Second-degree burns: These injuries damage the skin tissue (papillary dermis) under the first layer of your skin (epidermis). You may even notice blisters in the second-degree burn injuries, but they won't be larger than 3 inches in diameter. If they are larger, you will be better off looking for medical attention.
Third-degree burns: These injuries damage all skin layers and usually affect a large proportion of your body. They can prove to be life threatening, so it is important to seek immediately medical help.
Stop the Burning to Avoid Serious Injuries
Irrespective of how severe your injury is, you should learn how to treat a burn by taking self-care measures. Generally, you can do a number of things to treat a burn, but it is important that you stop the burning first to limit the further injury. Here's what you can do about it:
Thermal burns: Use a blanked to cover flames or use water to smother them. If what you're wearing catches fire, you should not run and instead drop on the ground and start rolling to smother flames.
Cold temperature burns: Immediately do something to warm the areas. You can even consider blowing warm air on smaller areas of your body, such as face, ears, nose, toes, and fingers.
Electrical burns: Separate the person from the electrical source and immediately check him/her for a heartbeat. Notice if the person is breathing or not. In case you don't notice a heartbeat or signs of breathing, call 911 immediately.
Chemical burns: Even the natural foods can cause skin irritation – chili peppers are a great example of it. When you experience one such burn, you need to identify the chemical first and contact the National Poison Control Hotline (1-800-222-1222) for information on how to treat a burn.
Liquid scald burns: Run cool water over your burn for 15 minutes or so. Never use ice water or it will cause cold temperature burns. You should also remove any bracelets, rings, watches, etc., immediately or they may cause tightness once the swelling occurs. The best thing to cover liquid scald burns is cling film, which is mainly because it's sterile and never sticks to your skin. Using a clear plastic bag is another alternative. Be sure to apply cling film in layers, not like a bandage.
Using painkillers is essential to alleviate pain and swelling. You can give OTC pain reliever such as naproxen sodium (Aleve), ibuprofen (Motrin IB, Advil) or acetaminophen (Tylenol).
When to See a Doctor
While you can treat small, mild burns using a cream for burns or taking other measures, you will have to go see your doctor if the pain persists. A first-degree burn should go away in no more than six days, and a second-degree burn shouldn't take longer than 3 weeks. If your condition isn't improving, you should see your doctor.
You should also consult your doctor in the following situations:
If you see your burn becoming infected.
If you haven't taken tetanus immunization.

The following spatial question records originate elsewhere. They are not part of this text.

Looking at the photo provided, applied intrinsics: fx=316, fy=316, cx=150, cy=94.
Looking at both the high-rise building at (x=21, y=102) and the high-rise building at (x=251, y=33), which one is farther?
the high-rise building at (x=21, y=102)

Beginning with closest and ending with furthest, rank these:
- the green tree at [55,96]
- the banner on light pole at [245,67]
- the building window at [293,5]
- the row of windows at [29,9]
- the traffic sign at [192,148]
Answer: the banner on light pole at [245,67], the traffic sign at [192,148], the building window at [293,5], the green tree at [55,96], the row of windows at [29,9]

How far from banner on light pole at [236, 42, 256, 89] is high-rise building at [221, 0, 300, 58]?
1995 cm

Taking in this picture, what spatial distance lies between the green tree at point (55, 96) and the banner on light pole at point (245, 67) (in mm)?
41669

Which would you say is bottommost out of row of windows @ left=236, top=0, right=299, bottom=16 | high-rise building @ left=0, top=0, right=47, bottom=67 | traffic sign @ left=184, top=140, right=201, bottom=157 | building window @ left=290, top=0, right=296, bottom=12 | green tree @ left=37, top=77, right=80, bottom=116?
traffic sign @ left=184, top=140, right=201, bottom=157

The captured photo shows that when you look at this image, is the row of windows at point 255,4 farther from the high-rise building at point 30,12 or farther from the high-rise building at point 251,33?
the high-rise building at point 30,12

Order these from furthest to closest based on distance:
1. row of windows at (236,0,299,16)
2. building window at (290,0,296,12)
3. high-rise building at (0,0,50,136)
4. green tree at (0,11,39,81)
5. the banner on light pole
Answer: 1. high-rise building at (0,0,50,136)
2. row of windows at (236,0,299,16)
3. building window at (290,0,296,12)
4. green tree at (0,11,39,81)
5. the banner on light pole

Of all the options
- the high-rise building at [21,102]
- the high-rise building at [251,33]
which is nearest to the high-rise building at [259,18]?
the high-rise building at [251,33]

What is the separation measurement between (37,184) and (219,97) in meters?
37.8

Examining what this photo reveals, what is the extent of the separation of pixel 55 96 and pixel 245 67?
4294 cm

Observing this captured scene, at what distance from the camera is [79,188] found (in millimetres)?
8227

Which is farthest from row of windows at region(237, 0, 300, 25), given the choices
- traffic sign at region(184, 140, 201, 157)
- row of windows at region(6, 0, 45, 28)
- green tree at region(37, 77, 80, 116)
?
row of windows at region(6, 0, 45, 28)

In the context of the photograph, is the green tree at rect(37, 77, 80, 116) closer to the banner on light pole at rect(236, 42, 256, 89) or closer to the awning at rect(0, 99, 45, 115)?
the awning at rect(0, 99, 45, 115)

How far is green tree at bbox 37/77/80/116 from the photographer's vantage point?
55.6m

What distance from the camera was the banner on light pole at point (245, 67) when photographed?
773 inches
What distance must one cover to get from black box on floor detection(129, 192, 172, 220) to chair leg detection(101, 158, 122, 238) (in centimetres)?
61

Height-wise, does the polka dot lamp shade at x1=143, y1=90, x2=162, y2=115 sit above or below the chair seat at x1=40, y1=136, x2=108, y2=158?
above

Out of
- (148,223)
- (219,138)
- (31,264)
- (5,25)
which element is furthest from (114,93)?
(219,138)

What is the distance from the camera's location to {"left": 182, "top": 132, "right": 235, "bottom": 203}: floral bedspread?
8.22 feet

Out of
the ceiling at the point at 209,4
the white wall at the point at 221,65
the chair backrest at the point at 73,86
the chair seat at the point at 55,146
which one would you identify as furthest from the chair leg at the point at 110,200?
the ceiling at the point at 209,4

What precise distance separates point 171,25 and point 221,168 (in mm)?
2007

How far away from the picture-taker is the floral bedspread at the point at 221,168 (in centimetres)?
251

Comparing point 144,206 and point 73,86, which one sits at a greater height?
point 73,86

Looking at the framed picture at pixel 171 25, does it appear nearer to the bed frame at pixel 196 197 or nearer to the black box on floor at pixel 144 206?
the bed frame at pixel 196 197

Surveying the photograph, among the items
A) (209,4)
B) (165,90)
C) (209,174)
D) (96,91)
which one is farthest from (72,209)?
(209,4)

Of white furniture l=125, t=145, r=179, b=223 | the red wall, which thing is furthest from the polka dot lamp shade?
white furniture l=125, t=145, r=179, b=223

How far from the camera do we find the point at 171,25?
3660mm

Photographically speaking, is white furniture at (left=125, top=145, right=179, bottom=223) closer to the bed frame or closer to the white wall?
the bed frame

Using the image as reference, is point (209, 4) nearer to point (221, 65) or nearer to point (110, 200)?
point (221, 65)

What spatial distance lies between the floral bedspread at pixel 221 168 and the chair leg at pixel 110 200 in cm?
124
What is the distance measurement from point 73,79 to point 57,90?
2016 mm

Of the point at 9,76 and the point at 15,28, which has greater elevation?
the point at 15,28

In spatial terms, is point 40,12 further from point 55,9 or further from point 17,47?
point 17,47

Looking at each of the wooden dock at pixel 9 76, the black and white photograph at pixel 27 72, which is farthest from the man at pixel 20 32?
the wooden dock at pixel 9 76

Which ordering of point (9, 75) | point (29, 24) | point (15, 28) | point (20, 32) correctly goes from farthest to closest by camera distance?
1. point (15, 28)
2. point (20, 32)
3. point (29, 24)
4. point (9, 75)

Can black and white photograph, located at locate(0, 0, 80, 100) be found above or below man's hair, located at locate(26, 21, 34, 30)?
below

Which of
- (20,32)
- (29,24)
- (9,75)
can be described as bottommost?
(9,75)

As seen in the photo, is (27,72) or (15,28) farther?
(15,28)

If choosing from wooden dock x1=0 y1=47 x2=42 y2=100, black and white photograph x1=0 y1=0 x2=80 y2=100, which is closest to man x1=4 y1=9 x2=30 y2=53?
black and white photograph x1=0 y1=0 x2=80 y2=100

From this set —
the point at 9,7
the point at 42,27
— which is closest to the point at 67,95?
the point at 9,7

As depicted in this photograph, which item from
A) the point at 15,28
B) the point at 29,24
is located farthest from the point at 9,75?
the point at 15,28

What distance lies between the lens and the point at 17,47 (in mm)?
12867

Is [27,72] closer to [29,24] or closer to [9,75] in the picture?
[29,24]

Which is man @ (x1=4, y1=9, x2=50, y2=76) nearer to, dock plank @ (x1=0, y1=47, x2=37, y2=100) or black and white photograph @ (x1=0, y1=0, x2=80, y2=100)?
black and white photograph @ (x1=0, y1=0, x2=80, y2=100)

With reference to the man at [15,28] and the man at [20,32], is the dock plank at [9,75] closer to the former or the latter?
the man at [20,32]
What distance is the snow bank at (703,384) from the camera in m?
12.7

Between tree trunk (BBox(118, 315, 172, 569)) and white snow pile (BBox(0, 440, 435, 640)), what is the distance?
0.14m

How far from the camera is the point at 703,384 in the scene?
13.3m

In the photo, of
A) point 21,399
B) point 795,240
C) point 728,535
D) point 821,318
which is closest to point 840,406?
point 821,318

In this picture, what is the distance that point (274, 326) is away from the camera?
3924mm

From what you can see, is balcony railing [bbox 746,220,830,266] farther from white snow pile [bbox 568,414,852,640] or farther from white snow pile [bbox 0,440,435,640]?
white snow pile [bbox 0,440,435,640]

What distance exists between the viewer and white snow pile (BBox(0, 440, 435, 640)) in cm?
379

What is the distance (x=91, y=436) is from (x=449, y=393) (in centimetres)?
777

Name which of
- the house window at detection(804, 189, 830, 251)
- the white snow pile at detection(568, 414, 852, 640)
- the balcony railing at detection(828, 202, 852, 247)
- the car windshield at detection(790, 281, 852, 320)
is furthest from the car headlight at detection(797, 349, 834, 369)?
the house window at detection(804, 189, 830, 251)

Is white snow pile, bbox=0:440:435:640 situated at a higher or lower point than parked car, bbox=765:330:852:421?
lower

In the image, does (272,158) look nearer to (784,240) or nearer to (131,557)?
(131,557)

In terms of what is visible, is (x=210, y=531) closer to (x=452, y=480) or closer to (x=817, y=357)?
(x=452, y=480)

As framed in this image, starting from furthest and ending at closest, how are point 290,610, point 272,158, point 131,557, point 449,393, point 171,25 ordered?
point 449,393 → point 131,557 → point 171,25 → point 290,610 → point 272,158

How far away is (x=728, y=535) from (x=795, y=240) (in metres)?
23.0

If you notice blisters occurring on your skin.
Things You Should Never Do for a Burn
Now that you know how to treat a burn, it is equally important to understand what you should never do when you come across this type of a skin injury.
Never put ice directly on your burn or it may even cause cold temperature burns. Always stick with cold running water for relief.
Avoid using oil, butter, toothpaste, flour, sauce, onions or other household substances for a burn. This may lead to an infection and make it difficult for the doctor to treat the burn.
Under no circumstances should you be putting any sticky, adhesive or fluffy dressing on your burn.
Don't try to remove clothing if it sticks to the burn. Let your doctor do it for you.
Don't put large burns in cold water or it may lead to hypothermia – it may even bring your blood pressure down and put you in state of shock.
Keep all these things in mind and only try to take self-care measures if your injury is not that severe and visit your doctor if the steps you're taking don't seem to work.